Je citerai également notre future unité de traitement des boues de l’usine d’épuration de Beaurade, mise en service à la fin de cette année, et qui sera exemplaire par sa technique dite d’oxydation par voie humide plus communément appelée OVH. Aujourd’hui, seules quatre collectivités à l’échelle européenne – Milan, Bruxelles, Epernay et Aix-en-provence – utilisent ce procédé. Cette construction sera une réussite environnementale et technologique à même de produire de l’électricité par méthanisation, mais aussi de produire un résidu totalement inerte valorisable demain dans différentes industries.
Cet investissement permet comme d’autres, d’utiliser les externalités négatives – les déchets, les boues en font partie- du fonctionnement d’une ville et de sa population, pour les valoriser et créer de nouvelles richesses. Inscrire nos villes dans ces démarches de développement durable, c’est conforter la place de l’homme dans son environnement, c’est répondre tout simplement au défi du 21e siècle.
Le pacte nous engage également à anticiper les changements climatiques, ceux-ci seront certainement moins difficiles à gérer ici qu’ailleurs dans le monde mais la ville de Rennes s’est engagée en mars 2009 à faire face à ces changements éventuels, à travers un programme d’économies d’eau pluriannuel.
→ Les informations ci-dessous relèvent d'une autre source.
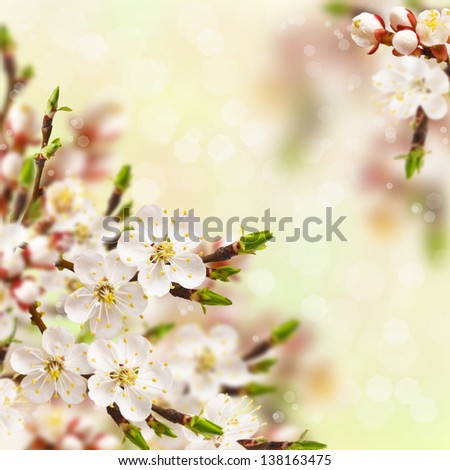 Beautiful spring blossoming apricot tree with bokeh.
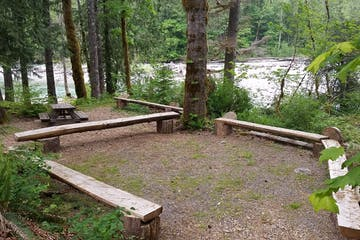 a wooden bench sitting next to a forest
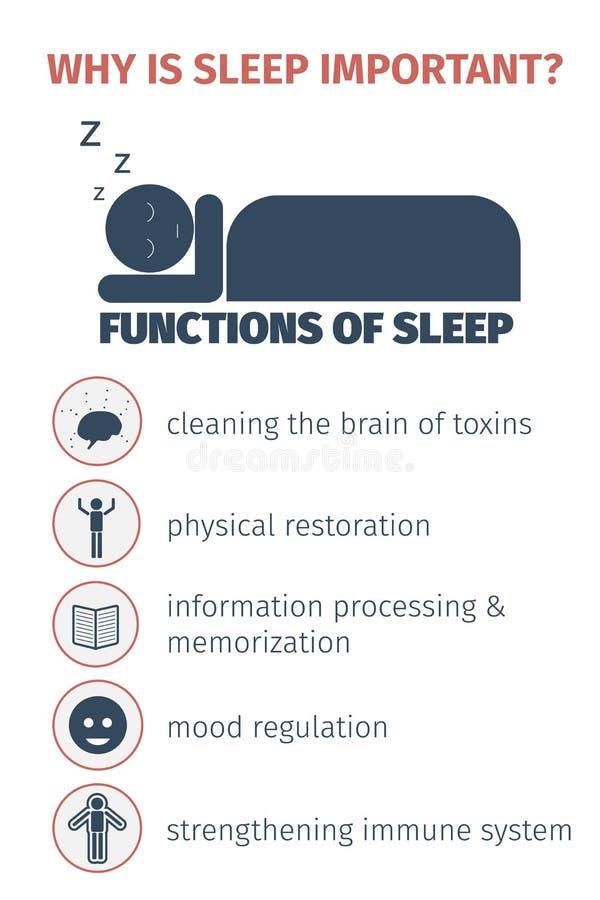 infographic的睡眠 向量例证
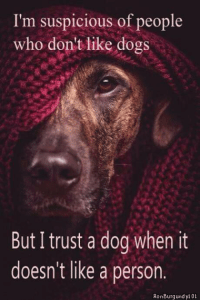 burg: I'm suspicious of people  who don't like dogs  But I trust a dog when it  doesn't like a person  Ron Burg undyl 01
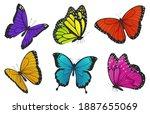 set of colorful butterflies.... | Shutterstock . vector #1887655069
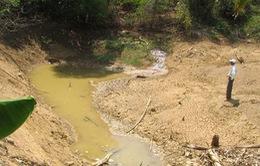 Hạn hán trên diện rộng ở Đắk Nông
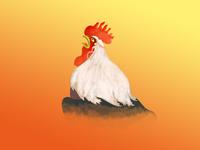 A big cock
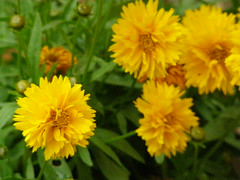 (Psinthos.Net) Tags: flowers light shadow nature leaves countryside spring blossoms may greenery noon pollen yellowflowers rainingday       psinthos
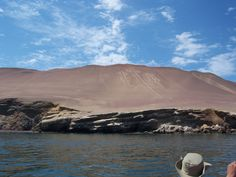 Paracas nature reserve, area of many birds and sea lions. By ATEDESO STORE. Sale of creative images with rights to raise funds.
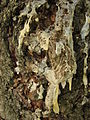 Sap on pine tree bark.jpg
Avec le concours de l’Agence de l’Eau Loire-Bretagne et du Conseil Régional de Bretagne nous sommes décidés à atteindre une consommation moyenne de 110 litres par jour et par habitant et d’économiser 1,6 millions de m3 d’eau prélevée par an en 2020.
Concrètement, cela se traduit par la maîtrise des consommations municipales, celle-ci ont déjà diminué de 25% entre 2000 et 2009, avec des actions qui permettent un suivi affiné des consommations, une amélioration des pratiques des services, ou encore l’installation de matériel hydro-économe dans les 46 écoles de la Ville.
Mais ce programme s’adresse aussi à d’autres publics. Nous menons donc des actions de sensibilisation auprès des particuliers, des scolaires et des professionnels comme les commerçants, les hôteliers. Nous avons d’ailleurs, récemment, signé une charte d’engagement avec une trentaine d’établissements au sujet de ces économies d’eau.
Enfin, ce programme écodo vise à améliorer le rendement de nos installations pour économiser le prélèvement d’eau dans le milieu naturel.
Le pacte souligne aussi l’importance du contrôle par nos collectivités d’un bien –l’eau- qui est éminemment public et universel. Cela ne dit rien du mode de gestion à privilégier, mais invite les collectivités à exercer pleinement leur responsabilité. La délégation de service public ne doit pas rimer avec déresponsabilisation. Cela met au cœur de la réflexion la capacité des agents des collectivités territoriales à contrôler sur pièce et sur place, autrement dit financièrement et techniquement, les activités du délégataire. Ce n’est pas une question de méfiance entre l’autorité organisatrice et le délégataire mais réellement une question de responsabilité politique. Et si la Ville de Rennes a la capacité à employer plusieurs agents sur ces métiers, je sais qu’il n’en est pas de même partout, et encore plus depuis que l’Etat s’est désengagé de ce type de mission. Cette vigilance doit être partagée par tous et elle doit amener les collectivités compétentes à s’organiser en conséquence.
Enfin et pour répondre au caractère universel de l’eau, la Ville mène une politique axée sur le partage de ses valeurs à travers des actions de coopération décentralisée notamment avec le cercle de Bandiagara au Mali. En activant les possibilités de la loi Oudin-Santini, nous avons permis la construction du barrage de Yawa, la mise en place de forages, ou de bornes fontaines. Beaucoup de projets doivent encore aboutir, mais il est de notre responsabilité de partager une de nos richesses essentielles qui est notre excellence en matière de gestion hydraulique.
Reconnaissance de l’interdépendance des zones rurales et urbaines, importance des politiques d’assainissement, gestion intégrée du cycle de l’eau, exercice d’un contrôle public, nécessité de diffuser le savoir à travers nos coopérations internationales, voilà autant d’arguments qui font la force de la signature rennaise.